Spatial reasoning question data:
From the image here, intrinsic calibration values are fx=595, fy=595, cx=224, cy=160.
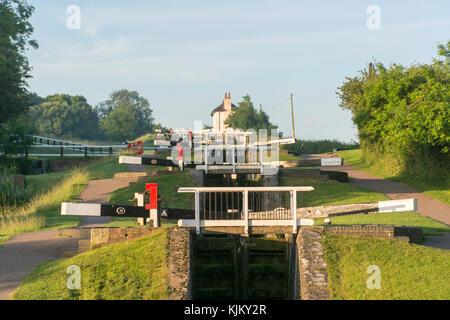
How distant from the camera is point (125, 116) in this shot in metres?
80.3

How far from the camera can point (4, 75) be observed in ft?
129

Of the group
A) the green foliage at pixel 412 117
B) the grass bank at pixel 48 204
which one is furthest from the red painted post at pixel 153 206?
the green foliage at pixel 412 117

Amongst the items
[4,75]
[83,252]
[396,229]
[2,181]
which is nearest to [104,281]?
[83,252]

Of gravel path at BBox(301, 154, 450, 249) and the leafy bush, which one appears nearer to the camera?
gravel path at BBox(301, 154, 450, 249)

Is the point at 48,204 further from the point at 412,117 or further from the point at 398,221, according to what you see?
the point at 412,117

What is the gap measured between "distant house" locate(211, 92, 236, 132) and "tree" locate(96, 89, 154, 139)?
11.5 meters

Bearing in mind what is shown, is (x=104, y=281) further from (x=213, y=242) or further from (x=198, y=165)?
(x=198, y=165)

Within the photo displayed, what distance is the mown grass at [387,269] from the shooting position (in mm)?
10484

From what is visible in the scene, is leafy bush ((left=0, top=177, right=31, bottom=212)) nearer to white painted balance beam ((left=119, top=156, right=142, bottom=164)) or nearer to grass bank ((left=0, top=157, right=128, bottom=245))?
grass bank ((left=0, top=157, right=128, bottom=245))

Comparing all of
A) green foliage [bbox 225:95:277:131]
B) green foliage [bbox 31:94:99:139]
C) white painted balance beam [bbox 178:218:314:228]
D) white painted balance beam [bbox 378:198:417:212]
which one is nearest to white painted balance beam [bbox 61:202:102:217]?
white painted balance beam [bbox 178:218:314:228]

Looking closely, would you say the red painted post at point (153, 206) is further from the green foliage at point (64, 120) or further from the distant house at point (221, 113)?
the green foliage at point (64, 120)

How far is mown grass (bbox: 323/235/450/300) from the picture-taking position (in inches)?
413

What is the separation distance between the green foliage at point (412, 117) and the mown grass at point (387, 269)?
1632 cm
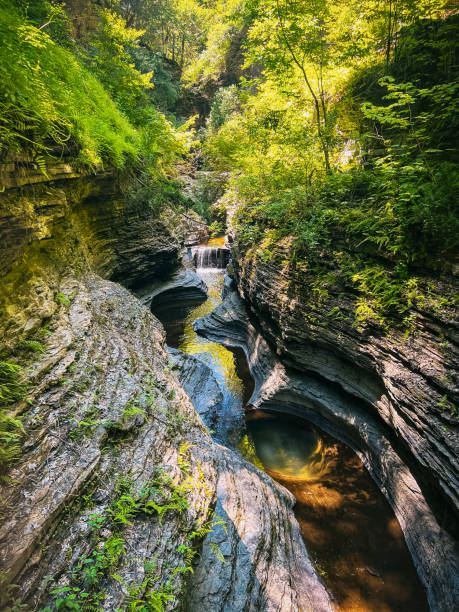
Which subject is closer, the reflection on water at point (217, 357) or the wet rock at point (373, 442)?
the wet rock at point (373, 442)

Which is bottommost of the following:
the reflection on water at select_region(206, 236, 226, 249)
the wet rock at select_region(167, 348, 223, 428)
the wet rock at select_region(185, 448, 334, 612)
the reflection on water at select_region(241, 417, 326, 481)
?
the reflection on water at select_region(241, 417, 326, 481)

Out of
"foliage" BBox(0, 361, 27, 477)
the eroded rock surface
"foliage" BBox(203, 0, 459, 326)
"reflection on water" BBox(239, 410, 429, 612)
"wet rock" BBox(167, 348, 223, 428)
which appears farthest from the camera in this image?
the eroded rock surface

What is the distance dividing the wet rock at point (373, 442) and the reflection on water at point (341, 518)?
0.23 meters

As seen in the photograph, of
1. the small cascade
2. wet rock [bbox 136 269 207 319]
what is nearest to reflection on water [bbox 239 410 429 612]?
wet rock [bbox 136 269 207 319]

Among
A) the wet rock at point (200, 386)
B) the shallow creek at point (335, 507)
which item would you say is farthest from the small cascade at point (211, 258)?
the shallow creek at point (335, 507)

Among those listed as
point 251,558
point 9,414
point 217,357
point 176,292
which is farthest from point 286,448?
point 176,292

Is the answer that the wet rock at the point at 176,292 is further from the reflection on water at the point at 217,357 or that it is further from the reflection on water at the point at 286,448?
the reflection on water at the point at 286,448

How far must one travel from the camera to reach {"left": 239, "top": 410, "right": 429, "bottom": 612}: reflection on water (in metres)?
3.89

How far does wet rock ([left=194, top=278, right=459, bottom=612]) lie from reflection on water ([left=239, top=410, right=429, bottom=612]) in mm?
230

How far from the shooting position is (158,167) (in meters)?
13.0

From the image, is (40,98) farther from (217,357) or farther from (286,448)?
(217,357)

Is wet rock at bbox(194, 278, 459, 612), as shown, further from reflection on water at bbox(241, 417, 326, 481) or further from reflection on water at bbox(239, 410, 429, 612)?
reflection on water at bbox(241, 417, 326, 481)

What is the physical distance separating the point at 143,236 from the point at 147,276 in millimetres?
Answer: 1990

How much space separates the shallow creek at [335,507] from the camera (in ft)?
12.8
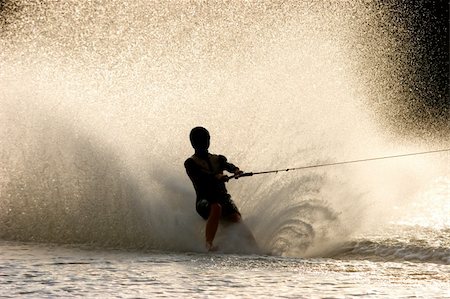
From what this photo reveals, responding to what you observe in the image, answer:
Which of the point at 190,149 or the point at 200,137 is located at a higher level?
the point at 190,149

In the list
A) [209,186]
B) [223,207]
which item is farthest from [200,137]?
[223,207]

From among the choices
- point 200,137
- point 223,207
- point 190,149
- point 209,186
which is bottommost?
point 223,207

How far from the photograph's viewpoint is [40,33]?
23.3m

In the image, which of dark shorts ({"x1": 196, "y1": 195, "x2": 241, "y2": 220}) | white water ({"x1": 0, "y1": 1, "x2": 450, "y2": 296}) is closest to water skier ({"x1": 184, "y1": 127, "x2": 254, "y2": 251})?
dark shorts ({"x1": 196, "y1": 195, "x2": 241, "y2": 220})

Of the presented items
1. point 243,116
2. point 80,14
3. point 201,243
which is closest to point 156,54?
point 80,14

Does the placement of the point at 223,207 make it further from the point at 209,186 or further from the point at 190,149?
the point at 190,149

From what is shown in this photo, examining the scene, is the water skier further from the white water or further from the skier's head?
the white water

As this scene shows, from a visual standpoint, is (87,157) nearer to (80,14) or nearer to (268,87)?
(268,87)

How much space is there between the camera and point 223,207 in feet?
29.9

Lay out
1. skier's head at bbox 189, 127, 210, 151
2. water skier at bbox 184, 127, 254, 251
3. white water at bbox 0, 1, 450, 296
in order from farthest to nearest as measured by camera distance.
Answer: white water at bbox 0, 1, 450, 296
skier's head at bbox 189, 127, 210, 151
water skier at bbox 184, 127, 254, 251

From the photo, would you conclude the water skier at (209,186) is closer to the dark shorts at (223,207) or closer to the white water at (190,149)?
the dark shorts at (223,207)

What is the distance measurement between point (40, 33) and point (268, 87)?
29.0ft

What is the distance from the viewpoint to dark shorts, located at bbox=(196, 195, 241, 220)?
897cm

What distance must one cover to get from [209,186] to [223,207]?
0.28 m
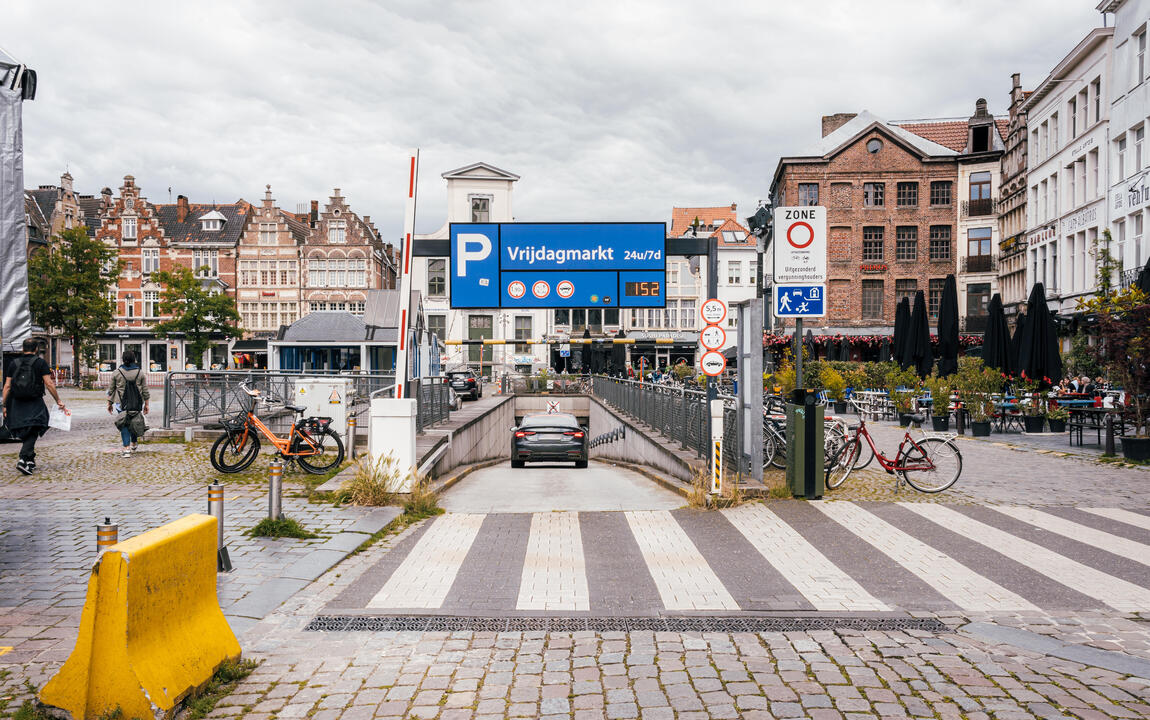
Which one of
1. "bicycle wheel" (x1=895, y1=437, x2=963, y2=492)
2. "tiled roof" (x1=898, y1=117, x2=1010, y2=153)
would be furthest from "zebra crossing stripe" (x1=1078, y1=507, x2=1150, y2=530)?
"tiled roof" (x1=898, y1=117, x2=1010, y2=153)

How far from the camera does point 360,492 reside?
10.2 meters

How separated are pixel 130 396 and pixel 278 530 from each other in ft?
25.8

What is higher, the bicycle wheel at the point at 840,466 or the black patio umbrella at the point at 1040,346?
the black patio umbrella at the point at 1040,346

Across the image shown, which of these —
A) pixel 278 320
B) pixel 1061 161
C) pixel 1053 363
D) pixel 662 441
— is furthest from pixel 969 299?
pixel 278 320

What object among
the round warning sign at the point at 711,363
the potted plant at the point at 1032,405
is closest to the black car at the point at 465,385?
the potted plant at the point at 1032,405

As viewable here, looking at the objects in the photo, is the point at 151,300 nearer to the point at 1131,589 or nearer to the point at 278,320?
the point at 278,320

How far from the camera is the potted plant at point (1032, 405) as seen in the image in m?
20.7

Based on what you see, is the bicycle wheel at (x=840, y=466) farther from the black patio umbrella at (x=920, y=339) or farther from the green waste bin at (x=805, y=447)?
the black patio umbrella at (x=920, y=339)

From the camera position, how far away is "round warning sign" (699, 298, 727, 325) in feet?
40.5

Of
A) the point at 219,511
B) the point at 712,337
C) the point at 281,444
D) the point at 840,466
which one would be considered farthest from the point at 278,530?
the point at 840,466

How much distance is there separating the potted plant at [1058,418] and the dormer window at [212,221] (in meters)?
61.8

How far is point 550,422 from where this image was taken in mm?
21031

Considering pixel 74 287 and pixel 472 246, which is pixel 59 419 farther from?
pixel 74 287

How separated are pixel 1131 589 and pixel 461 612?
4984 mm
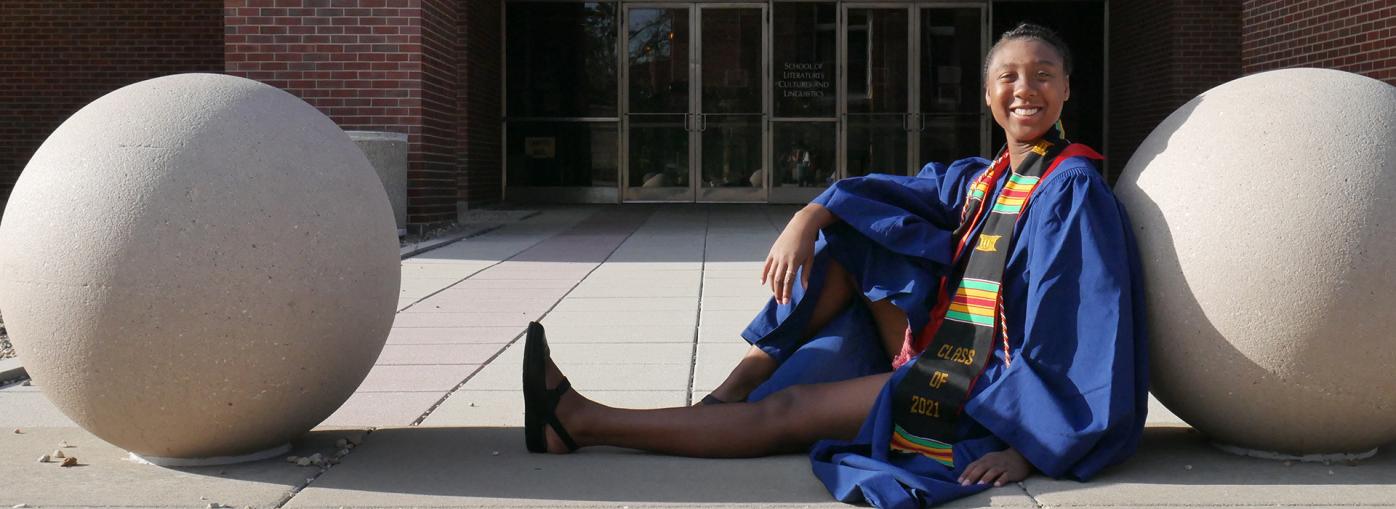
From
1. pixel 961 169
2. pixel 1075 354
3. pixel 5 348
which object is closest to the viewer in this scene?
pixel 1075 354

Task directions: Retype, without any picture, exactly the lines from the one with "From the camera position, how" through the end of the entries, inclusive.

Written answer:
From the camera position, how far away is "round warning sign" (699, 298, 727, 325) in feet?
40.5

Of
A) the point at 219,511
B) the point at 712,337
C) the point at 281,444
D) the point at 840,466
which one would be considered farthest from the point at 278,530?
the point at 840,466

How much distance is there separating the potted plant at [1058,418] and the dormer window at [212,221] (in meters)?
61.8

How far is point 550,422 from where this image was taken in mm?
21031

Considering pixel 74 287 and pixel 472 246, which is pixel 59 419 farther from?
pixel 74 287

How separated are pixel 1131 589 and pixel 461 612?
4984 mm
From
1. pixel 961 169
2. pixel 1075 354
3. pixel 5 348
which object is closest to the viewer in this scene?
pixel 1075 354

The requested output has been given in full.